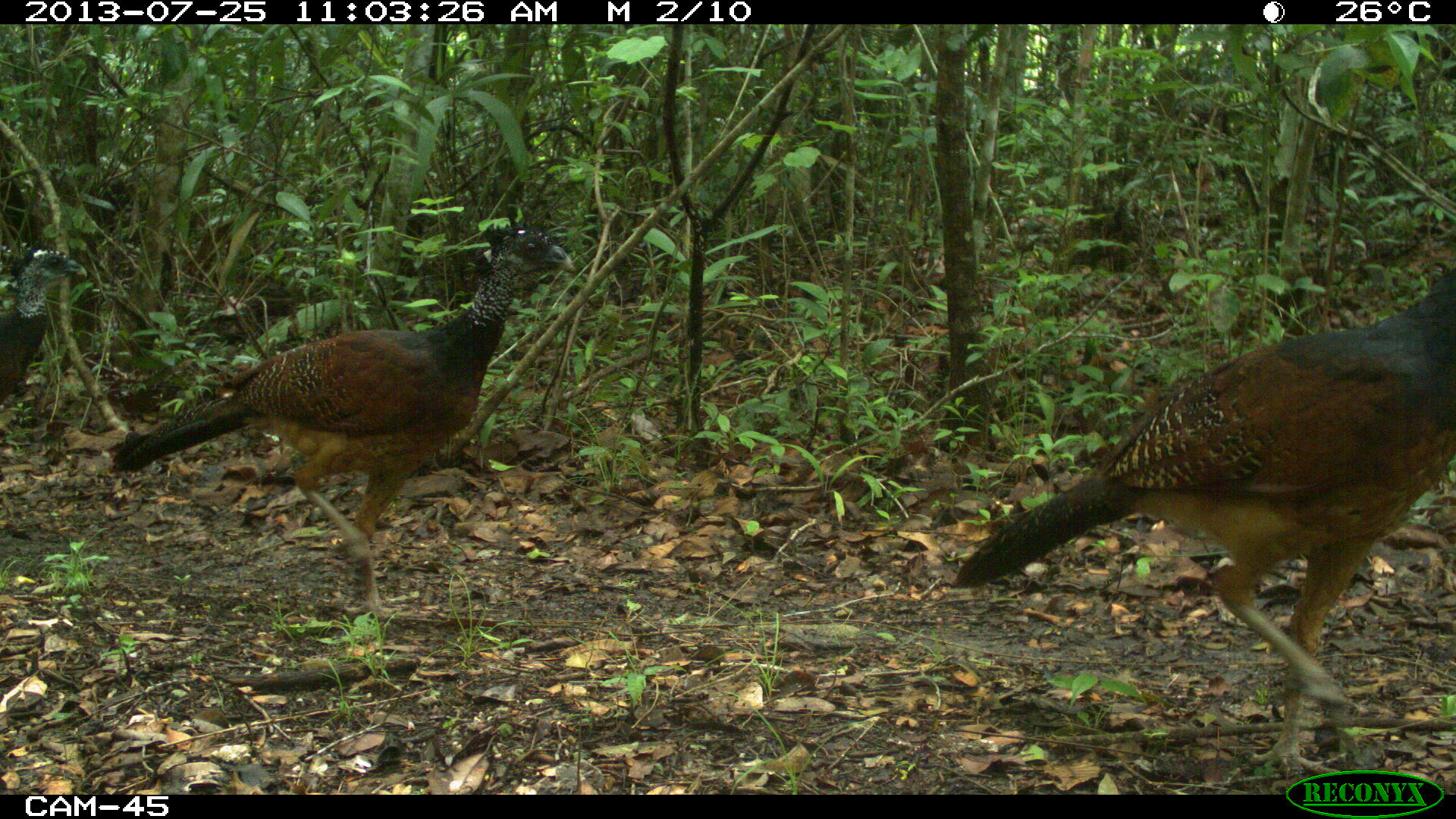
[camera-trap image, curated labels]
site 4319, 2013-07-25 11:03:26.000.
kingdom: Animalia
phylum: Chordata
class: Aves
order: Galliformes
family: Cracidae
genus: Crax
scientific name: Crax rubra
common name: great curassow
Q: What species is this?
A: Crax rubra (great curassow).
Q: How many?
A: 4.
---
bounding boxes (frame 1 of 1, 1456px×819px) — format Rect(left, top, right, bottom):
crax rubra: Rect(951, 264, 1456, 780); Rect(107, 226, 571, 623); Rect(0, 248, 88, 405)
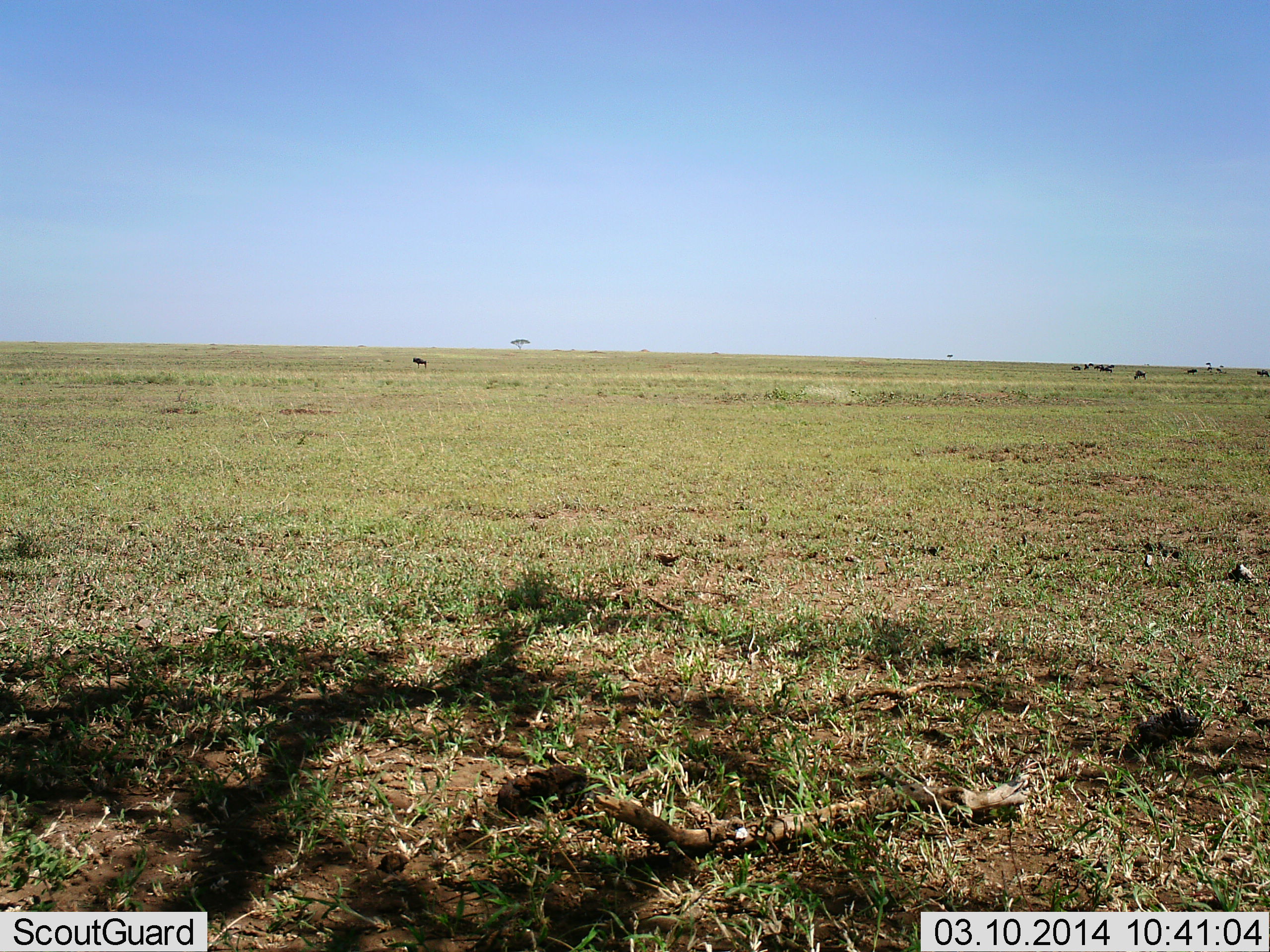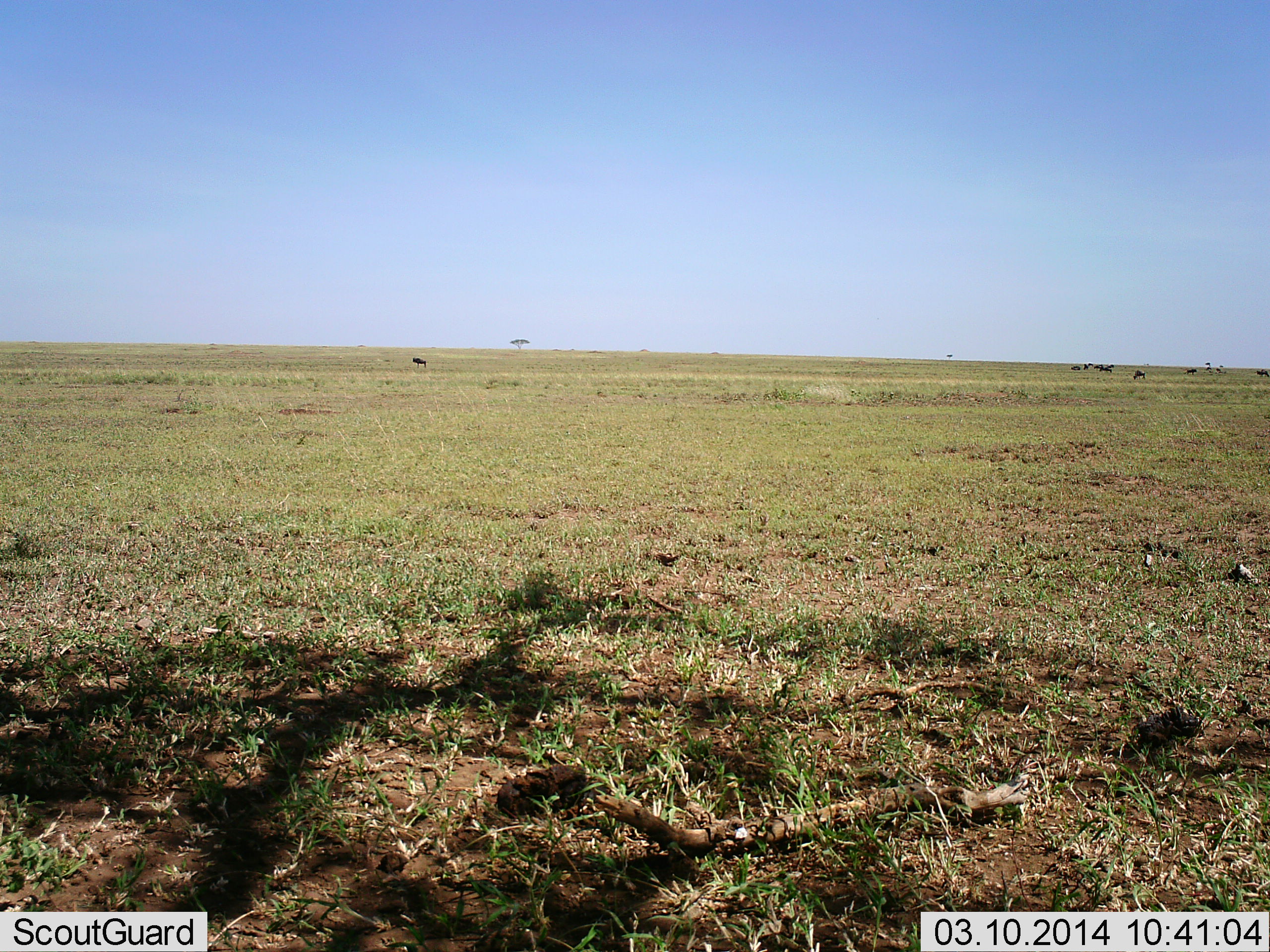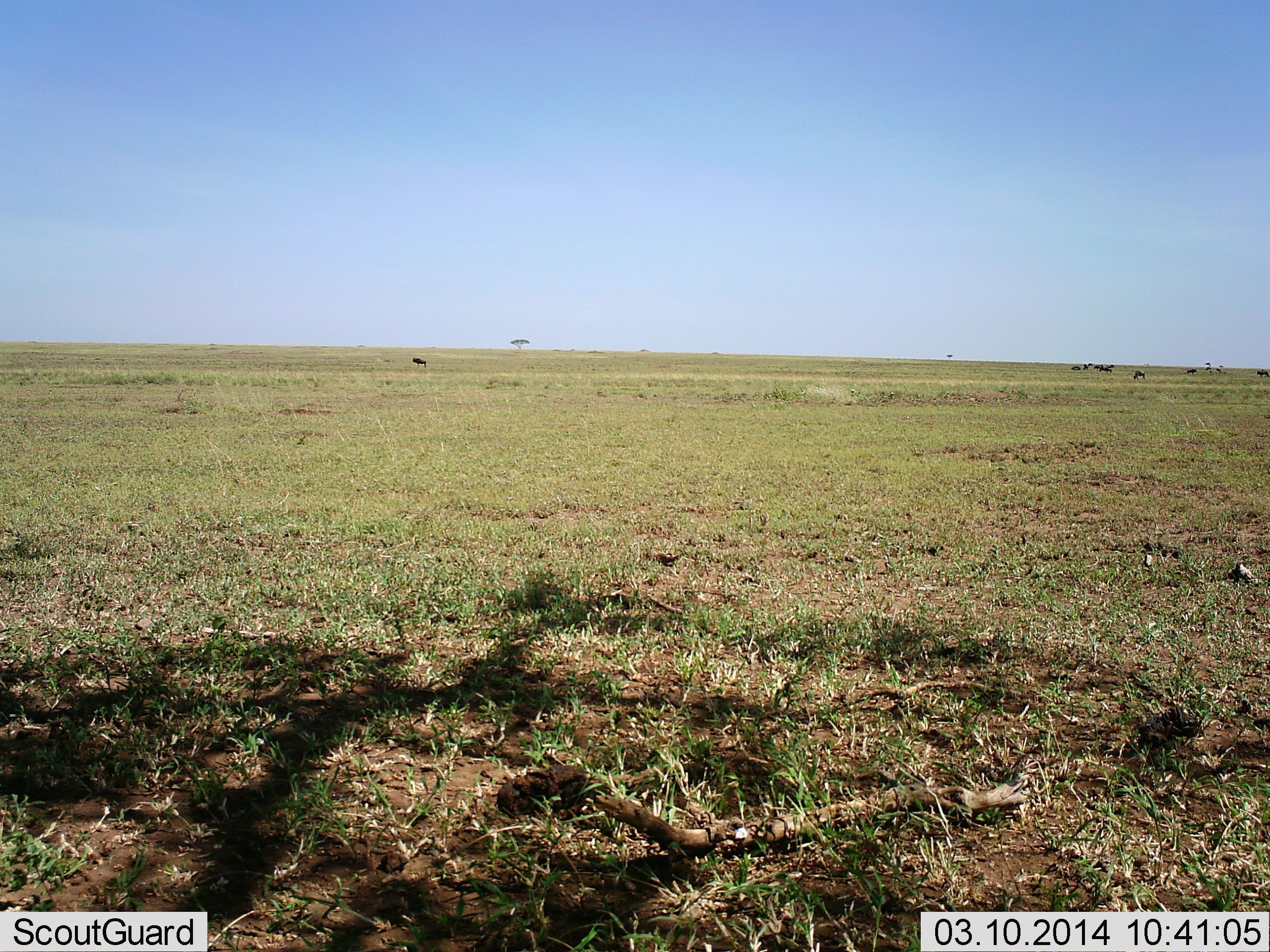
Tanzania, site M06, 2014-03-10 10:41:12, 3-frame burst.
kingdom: Animalia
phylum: Chordata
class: Mammalia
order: Artiodactyla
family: Bovidae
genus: Connochaetes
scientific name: Connochaetes taurinus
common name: blue wildebeest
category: wildebeest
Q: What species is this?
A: Wildebeest (blue wildebeest) (Connochaetes taurinus).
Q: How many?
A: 9.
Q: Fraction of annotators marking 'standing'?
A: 73%.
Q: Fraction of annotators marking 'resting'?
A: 0%.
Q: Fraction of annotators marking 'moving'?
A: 0%.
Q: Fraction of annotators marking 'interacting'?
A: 0%.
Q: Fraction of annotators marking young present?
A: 0%.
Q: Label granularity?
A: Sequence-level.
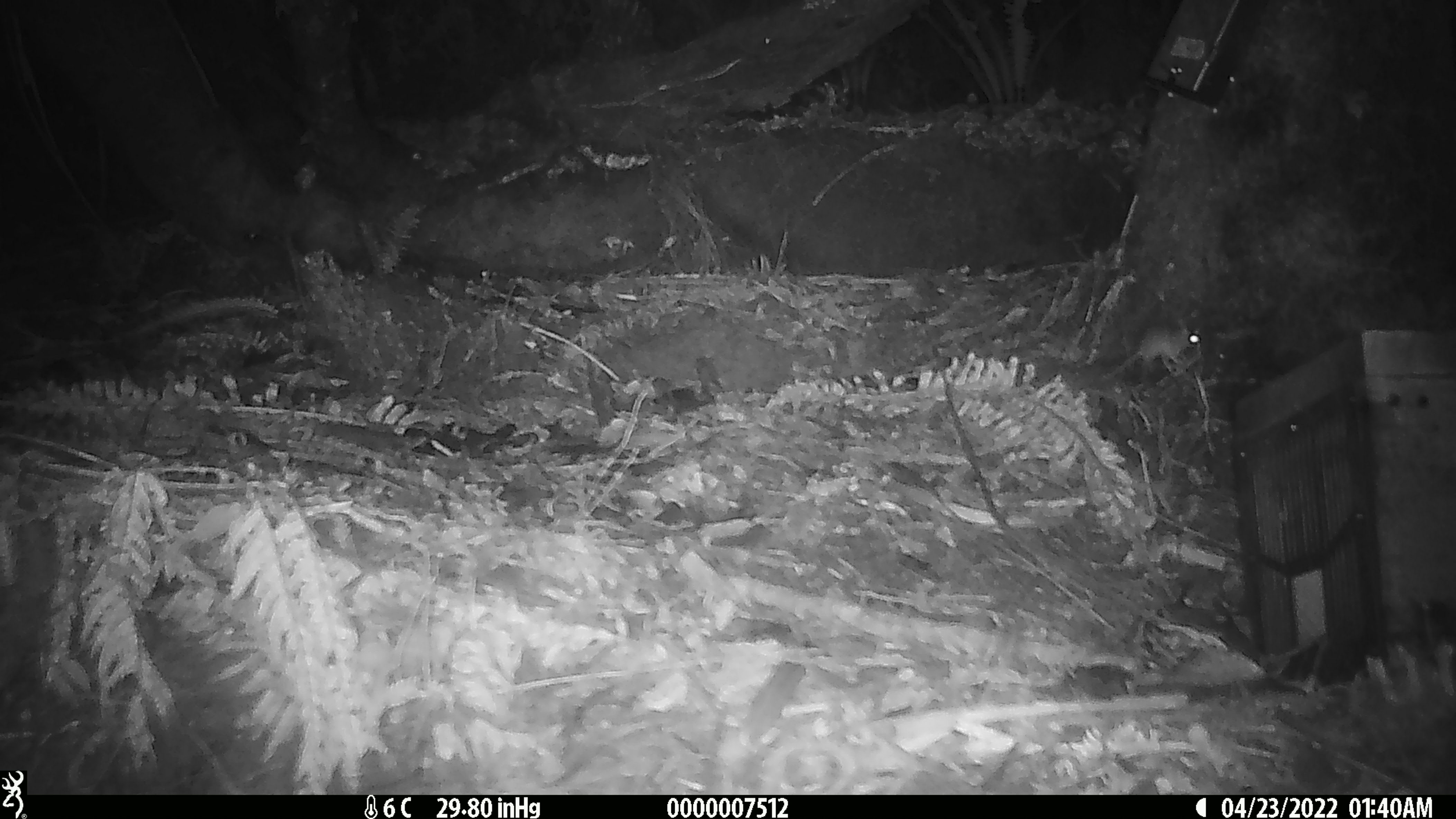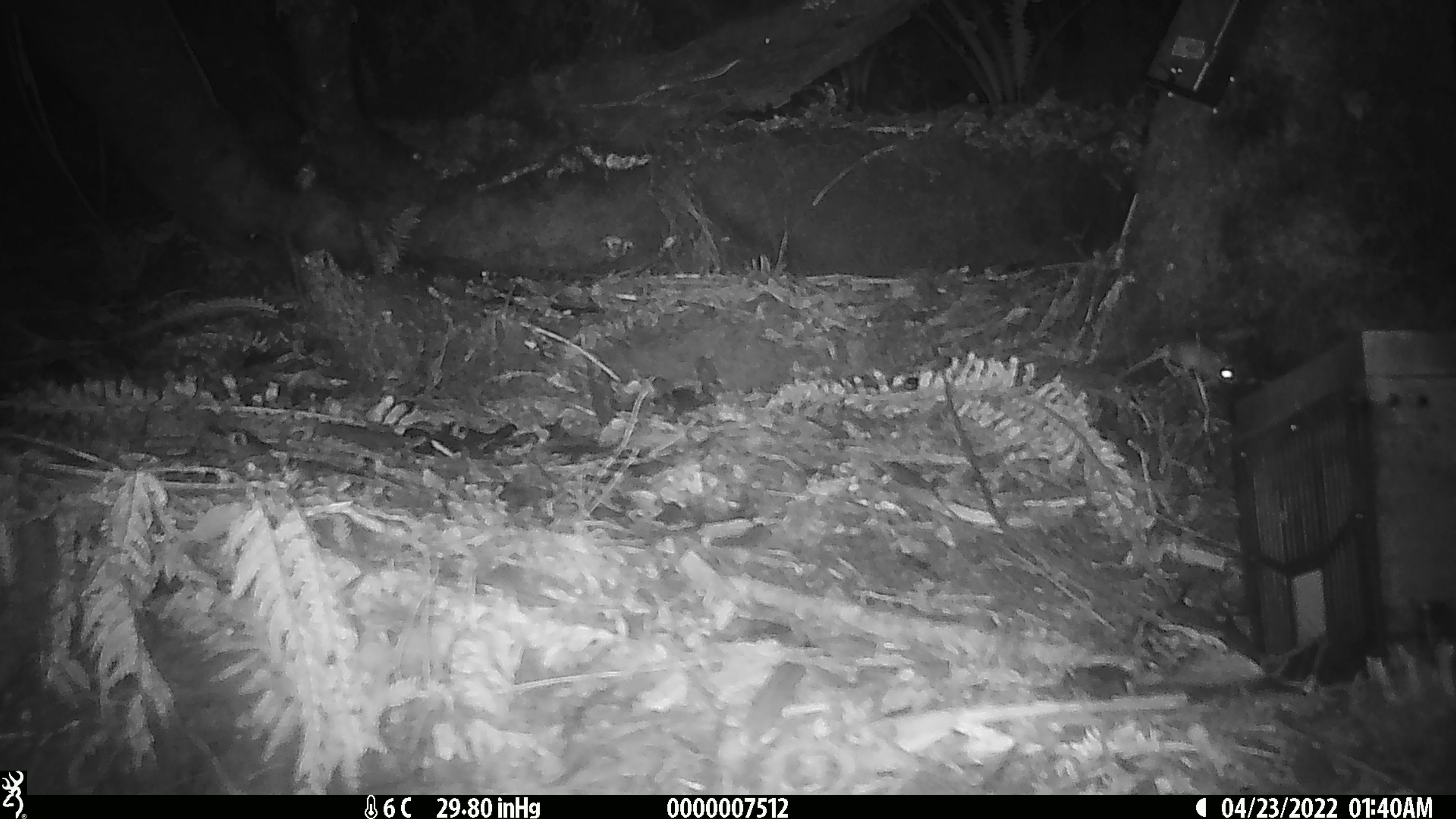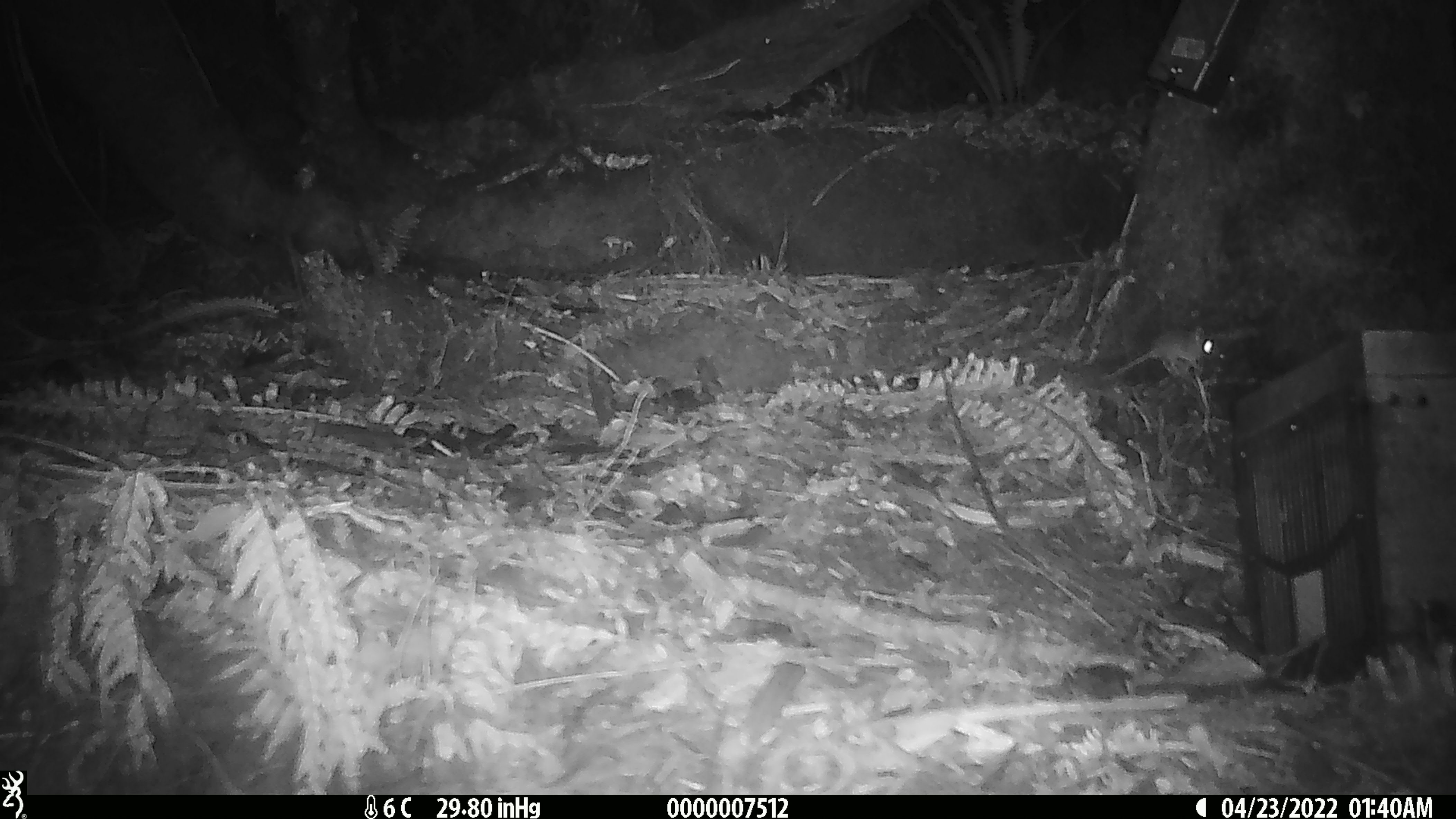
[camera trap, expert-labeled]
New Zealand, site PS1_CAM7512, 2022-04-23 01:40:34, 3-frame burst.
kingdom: Animalia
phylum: Chordata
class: Mammalia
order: Rodentia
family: Muridae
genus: Mus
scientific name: Mus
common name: mouse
Mouse (Mus).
----------------------------------------
### [PROBLEM STATEMENT]
What is the number of lines in the records that contain "burst"? Answer with it alone.

### [TASK ANSWER]
2